Fast forward three or four years. I returned to my hometown in the mountains because I missed the topography and the people. Nine months after buying a mobile home here on half an acre, a forest fire came through and destroyed 200 homes in one day. My home was one of those. That was two years ago as of September 8, a week and two days from now. Now I'm living in a 30 foot travel trailer which is parked on my property - but I've been told I might have to leave in a few months because I don't have a plan for a home to be built here yet.
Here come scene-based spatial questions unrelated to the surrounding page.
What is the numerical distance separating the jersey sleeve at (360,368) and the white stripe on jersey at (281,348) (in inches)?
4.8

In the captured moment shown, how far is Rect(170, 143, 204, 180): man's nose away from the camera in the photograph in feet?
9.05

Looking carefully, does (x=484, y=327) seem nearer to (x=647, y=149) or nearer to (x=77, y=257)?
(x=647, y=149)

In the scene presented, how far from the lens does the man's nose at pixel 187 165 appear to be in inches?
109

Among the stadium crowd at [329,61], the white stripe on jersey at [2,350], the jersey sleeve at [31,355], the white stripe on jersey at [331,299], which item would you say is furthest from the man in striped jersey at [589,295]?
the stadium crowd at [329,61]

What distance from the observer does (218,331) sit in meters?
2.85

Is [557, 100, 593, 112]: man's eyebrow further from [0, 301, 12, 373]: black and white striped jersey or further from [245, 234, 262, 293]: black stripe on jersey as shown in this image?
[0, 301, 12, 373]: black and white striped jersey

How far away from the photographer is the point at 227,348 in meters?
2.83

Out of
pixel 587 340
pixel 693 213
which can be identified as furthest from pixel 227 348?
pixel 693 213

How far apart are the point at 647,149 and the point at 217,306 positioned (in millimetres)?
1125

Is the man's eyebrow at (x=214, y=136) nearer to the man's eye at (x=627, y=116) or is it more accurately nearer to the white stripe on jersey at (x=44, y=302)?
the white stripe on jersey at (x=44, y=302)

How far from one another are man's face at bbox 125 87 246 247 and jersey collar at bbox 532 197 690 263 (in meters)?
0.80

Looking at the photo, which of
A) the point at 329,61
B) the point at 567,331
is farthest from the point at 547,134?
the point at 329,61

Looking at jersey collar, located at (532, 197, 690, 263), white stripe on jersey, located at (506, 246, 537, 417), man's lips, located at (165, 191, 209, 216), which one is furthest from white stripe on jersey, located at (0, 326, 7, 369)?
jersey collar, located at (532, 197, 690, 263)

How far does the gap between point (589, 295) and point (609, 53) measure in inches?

I have no room for an art studio in my trailer, and I don't have a feeling of stability either. Everything gets upset about once annually when we're given another evacuation warning because of another nearby forest fire. This means lots of upheaval.
Instead of having my art supplies available all around me on the table top, I have art supplies in a big construction-style black and yellow bin. On top of that is an art board with a few things laid out, so I can make things, but it isn't as convenient as my Idaho setup was. I miss having an art studio area in a home.
I don't know where I'm going with this. I applied in January to get a house built. I've waited eight months, and I've been told the applications will be looked at starting in September! Hurry up and wait - that's the message I get from this forest fire situation.
So, a day at a time, waiting for a better situation, but still, I'm able to create art - just not as conveniently as I'd like. I had a sweet situation in Idaho, and I miss it.